» **Task item**:
In the records below, find the line with "орассылках, первый сезон" and the line with "The new Boro". Print both exactly, along with every line between them, and no other line.

*** Data excerpts

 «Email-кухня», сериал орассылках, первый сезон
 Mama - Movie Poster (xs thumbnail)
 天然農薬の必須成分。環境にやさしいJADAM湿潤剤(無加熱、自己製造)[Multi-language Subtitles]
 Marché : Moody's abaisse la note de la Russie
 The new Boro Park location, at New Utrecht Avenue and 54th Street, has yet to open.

******
*** Data excerpts

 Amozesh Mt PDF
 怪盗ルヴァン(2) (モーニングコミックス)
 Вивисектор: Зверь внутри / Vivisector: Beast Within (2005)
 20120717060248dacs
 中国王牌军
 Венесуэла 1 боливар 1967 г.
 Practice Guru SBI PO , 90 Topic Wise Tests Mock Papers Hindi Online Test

******

» **Exercise result**:
 «Email-кухня», сериал орассылках, первый сезон
 Mama - Movie Poster (xs thumbnail)
 天然農薬の必須成分。環境にやさしいJADAM湿潤剤(無加熱、自己製造)[Multi-language Subtitles]
 Marché : Moody's abaisse la note de la Russie
 The new Boro Park location, at New Utrecht Avenue and 54th Street, has yet to open.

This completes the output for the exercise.